Repeat word for word the portion of the passage on the Fair Trade Shop that begins at "Other speciality goods" and ends after "p.m. Nov. 25.".

>> start Document section

The Fair Trade Shop offers an array of handcrafted products from artisans around the world, including apparel, women’s and men’s jewelry, baskets, ceramics, cards, foodstuffs, children’s toys, and other unique gifts.
 
Other speciality goods include children’s play hats featuring cats and dragons, wooden chess sets and puzzles and pet beds and toys. Several items are also manufactured using recycled materials, including book ends made from recycled bicycle chains. And some Vietnamese pottery may feature patterns that are more than 1,000 years old.
 
One of several neighboring shops to participate in the Shoppers’ Stroll, Clinton will kickoff the holiday season and offer an escape from the hustle and bustle of the malls while offering area residents the opportunity to support local and shop small businesses from 10 a.m. to 8 p.m. Nov. 25.
 
Once shoppers walk into the Fair Trade Shop, they can view the list of countries whose handcrafts and goods are represented — from Afghanistan, Bangladesh and Vietnam to Cambodia, Guatemala and Pakistan.

>> end Document section
>> start Information shown

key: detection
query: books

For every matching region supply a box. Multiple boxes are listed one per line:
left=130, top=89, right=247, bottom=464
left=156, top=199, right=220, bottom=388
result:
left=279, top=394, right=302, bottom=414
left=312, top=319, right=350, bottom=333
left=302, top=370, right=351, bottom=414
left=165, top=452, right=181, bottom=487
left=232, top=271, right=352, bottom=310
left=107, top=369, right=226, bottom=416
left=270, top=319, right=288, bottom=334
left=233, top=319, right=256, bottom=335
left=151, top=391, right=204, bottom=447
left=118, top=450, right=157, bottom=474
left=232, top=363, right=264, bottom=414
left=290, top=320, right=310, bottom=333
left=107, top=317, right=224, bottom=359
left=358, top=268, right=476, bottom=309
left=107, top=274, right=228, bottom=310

>> end Information shown
>> start Information shown

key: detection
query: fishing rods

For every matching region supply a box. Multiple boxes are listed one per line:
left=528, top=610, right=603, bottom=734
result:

>> end Information shown
>> start Information shown

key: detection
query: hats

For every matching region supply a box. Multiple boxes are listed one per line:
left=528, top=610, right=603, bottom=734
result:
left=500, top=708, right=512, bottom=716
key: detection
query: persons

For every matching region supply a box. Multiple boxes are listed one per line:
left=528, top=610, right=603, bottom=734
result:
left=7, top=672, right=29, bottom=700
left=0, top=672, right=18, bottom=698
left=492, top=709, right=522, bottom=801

>> end Information shown

■ Written response ■
Other speciality goods include children’s play hats featuring cats and dragons, wooden chess sets and puzzles and pet beds and toys. Several items are also manufactured using recycled materials, including book ends made from recycled bicycle chains. And some Vietnamese pottery may feature patterns that are more than 1,000 years old.
 
One of several neighboring shops to participate in the Shoppers’ Stroll, Clinton will kickoff the holiday season and offer an escape from the hustle and bustle of the malls while offering area residents the opportunity to support local and shop small businesses from 10 a.m. to 8 p.m. Nov. 25.